* Task objective: In the review of Startup.com below, what job did Kaleil Tuzman leave to help found a dot.com?

Startup.com (2001)

reviewed by
Laura Clifford


STARTUP.COM
-----------

Just after Jehane Noujaim quit her MTV job to take up filmmaking, her roommate Kaleil Tuzman left a job with Goldman Sachs to team up with friends in founding a dot.com. Documentarian Chris Hegedus ("The War Room") met Jehane while looking for a project on the Internet and the two teamed up to co-direct the rise of govWorks.com from ground zero. They didn't get what they had expected, but they did capture drama aplenty in "Startup.com."

As much the story of the rise and fall of a dot.com as of the unravelling of a lifelong friendship, "Startup.com" focusses on govWorks cofounders Kaleil Tuzman and Tom Herman. Friends since childhood, Kaleil is the darkly exotic, charismatic money man who convinced multiple venture capitalists to invest millions of dollars in govWorks.com while Tom is the all American kid who stayed in the background guiding development. Kaleil's ruthless, workaholic drive contrasts so sharply with Tom's laid back, trusting nature we know we're in for major conflicts. The cracks begin to show early on, when Tom's enthusiasm for the technology during an investment meeting causes Kaleil to accuse him of being unfocussed. On the flip side, Tom makes design decisions without waiting for Kaleil to return from one of his countless business trips.

* Information shown:
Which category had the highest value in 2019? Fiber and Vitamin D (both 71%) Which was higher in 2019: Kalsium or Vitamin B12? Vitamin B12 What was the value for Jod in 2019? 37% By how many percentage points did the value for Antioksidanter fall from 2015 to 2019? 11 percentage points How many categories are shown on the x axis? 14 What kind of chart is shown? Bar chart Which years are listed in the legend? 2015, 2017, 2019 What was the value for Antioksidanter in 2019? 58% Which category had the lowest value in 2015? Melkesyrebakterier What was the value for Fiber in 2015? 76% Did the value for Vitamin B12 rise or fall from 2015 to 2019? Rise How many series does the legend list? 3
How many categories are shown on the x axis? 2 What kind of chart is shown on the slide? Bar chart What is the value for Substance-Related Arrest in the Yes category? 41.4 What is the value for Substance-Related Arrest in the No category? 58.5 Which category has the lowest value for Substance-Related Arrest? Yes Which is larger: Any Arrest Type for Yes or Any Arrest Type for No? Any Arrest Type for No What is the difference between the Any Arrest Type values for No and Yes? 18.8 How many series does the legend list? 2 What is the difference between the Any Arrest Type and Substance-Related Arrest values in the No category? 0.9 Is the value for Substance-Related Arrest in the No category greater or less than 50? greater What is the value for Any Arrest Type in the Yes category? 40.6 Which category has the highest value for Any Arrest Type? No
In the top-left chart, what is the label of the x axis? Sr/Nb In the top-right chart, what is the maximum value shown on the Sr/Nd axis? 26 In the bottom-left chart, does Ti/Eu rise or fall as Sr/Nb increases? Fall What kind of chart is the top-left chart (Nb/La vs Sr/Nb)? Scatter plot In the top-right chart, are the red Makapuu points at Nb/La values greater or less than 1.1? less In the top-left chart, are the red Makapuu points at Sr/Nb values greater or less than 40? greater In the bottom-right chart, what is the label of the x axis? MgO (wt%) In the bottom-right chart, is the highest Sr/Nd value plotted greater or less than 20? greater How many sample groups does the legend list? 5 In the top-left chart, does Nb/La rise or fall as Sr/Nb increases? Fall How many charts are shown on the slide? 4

* Solved exercise: He left a job with Goldman Sachs.